Reproduce every record below exactly as it appears.

[Start of Records shown]

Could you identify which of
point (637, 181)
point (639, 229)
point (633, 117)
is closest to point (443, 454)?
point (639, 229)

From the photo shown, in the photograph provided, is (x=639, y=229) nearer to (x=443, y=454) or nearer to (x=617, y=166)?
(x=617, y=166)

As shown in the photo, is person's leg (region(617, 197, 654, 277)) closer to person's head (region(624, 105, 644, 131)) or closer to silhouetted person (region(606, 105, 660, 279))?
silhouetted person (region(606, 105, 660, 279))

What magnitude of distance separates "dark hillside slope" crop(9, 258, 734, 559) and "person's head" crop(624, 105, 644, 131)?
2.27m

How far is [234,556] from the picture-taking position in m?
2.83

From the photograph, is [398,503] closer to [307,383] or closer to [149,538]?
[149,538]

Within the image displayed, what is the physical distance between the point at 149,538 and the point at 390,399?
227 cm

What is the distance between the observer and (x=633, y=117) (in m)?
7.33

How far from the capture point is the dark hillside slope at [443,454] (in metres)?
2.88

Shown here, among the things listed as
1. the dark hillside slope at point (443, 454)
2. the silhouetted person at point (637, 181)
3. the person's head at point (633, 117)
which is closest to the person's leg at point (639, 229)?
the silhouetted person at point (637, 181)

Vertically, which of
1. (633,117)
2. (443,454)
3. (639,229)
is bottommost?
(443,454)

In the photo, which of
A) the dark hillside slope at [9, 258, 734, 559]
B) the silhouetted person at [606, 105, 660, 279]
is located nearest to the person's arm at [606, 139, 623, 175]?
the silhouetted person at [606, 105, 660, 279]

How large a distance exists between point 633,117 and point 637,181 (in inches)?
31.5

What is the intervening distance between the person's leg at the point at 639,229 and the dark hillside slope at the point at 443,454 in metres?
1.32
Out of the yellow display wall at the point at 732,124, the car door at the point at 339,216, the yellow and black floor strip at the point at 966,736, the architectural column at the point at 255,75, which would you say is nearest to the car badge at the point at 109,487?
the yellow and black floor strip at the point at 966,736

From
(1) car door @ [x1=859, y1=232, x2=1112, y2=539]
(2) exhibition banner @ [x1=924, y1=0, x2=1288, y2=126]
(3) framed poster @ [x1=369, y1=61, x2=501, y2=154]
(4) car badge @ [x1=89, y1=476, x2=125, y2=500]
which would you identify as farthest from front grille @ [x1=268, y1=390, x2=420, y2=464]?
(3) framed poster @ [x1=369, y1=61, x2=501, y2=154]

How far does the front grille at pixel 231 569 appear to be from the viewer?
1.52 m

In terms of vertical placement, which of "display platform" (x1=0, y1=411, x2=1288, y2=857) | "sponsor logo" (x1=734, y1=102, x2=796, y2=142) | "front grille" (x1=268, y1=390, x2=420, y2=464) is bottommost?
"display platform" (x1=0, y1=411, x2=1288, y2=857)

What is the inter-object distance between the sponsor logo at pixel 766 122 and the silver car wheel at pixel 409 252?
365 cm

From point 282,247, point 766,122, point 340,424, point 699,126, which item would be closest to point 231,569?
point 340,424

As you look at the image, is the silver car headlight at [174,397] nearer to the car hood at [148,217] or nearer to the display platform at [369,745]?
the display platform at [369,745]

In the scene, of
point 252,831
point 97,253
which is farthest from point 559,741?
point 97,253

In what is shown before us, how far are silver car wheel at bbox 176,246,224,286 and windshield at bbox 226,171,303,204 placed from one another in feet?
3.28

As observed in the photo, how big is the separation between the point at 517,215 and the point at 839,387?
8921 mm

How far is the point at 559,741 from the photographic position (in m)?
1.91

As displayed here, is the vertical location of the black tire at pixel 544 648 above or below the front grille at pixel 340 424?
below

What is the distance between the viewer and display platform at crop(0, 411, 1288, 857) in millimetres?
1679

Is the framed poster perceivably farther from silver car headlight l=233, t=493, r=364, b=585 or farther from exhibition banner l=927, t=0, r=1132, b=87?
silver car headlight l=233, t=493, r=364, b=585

[End of Records shown]

(Solution to the exercise):
Could you identify which of
point (637, 181)
point (639, 229)
point (633, 117)
is closest to point (443, 454)?
point (639, 229)

From the photo shown, in the photograph provided, is (x=639, y=229) nearer to (x=443, y=454) or nearer to (x=617, y=166)?
(x=617, y=166)

As shown in the photo, is person's leg (region(617, 197, 654, 277)) closer to person's head (region(624, 105, 644, 131)) or closer to silhouetted person (region(606, 105, 660, 279))?
silhouetted person (region(606, 105, 660, 279))

What magnitude of distance separates "dark hillside slope" crop(9, 258, 734, 559) and "person's head" crop(624, 105, 644, 131)?
2.27m

How far is [234,556] from the picture-taking position in m?
2.83

From the photograph, is [398,503] closer to [307,383] or closer to [149,538]?
[149,538]

Within the image displayed, what is the physical distance between the point at 149,538 and the point at 390,399?
227 cm

What is the distance between the observer and (x=633, y=117) (in m)?
7.33

How far from the capture point is the dark hillside slope at [443,454] (in metres)?
2.88

Shown here, among the things listed as
1. the dark hillside slope at point (443, 454)
2. the silhouetted person at point (637, 181)
3. the person's head at point (633, 117)
which is closest to the person's leg at point (639, 229)?
the silhouetted person at point (637, 181)

Vertically, which of
1. (633,117)
2. (443,454)
3. (639,229)
is bottommost?
(443,454)

In the photo, which of
A) the dark hillside slope at [9, 258, 734, 559]
B) the silhouetted person at [606, 105, 660, 279]
is located nearest to the person's arm at [606, 139, 623, 175]?
the silhouetted person at [606, 105, 660, 279]

How large a distance exists between point 633,117 and point 637,181 (in inches)?
31.5

What is the intervening distance between the person's leg at the point at 639,229 and the dark hillside slope at the point at 443,454 in metres?
1.32
Out of the yellow display wall at the point at 732,124, the car door at the point at 339,216, the yellow and black floor strip at the point at 966,736, the architectural column at the point at 255,75, which would you say is nearest to the car badge at the point at 109,487?
the yellow and black floor strip at the point at 966,736

From
(1) car door @ [x1=859, y1=232, x2=1112, y2=539]
(2) exhibition banner @ [x1=924, y1=0, x2=1288, y2=126]
(3) framed poster @ [x1=369, y1=61, x2=501, y2=154]
(4) car badge @ [x1=89, y1=476, x2=125, y2=500]
which would you identify as farthest from front grille @ [x1=268, y1=390, x2=420, y2=464]?
(3) framed poster @ [x1=369, y1=61, x2=501, y2=154]

How far does the front grille at pixel 231 569 appear to be from the viewer?
1.52 m

In terms of vertical placement, which of "display platform" (x1=0, y1=411, x2=1288, y2=857) | "sponsor logo" (x1=734, y1=102, x2=796, y2=142) | "front grille" (x1=268, y1=390, x2=420, y2=464) is bottommost?
"display platform" (x1=0, y1=411, x2=1288, y2=857)

What is the inter-object distance between the sponsor logo at pixel 766 122 and the silver car wheel at pixel 409 252?
365 cm

From point 282,247, point 766,122, point 340,424, point 699,126, which item would be closest to point 231,569?
point 340,424

As you look at the image, is the silver car headlight at [174,397] nearer to the car hood at [148,217] or nearer to the display platform at [369,745]?
the display platform at [369,745]

In the scene, of
point 252,831
point 97,253
which is farthest from point 559,741?
point 97,253

In what is shown before us, how far are silver car wheel at bbox 176,246,224,286 and windshield at bbox 226,171,303,204 placed from one another in feet?
3.28

As observed in the photo, how big is the separation between the point at 517,215 and the point at 839,387?
8921 mm

How far is the point at 559,741 from the photographic position (in m)?
1.91

As displayed here, is the vertical location of the black tire at pixel 544 648 above or below the front grille at pixel 340 424?
below

What is the distance between the viewer and display platform at crop(0, 411, 1288, 857) in millimetres?
1679

Is the framed poster perceivably farther from silver car headlight l=233, t=493, r=364, b=585 or farther from exhibition banner l=927, t=0, r=1132, b=87?
silver car headlight l=233, t=493, r=364, b=585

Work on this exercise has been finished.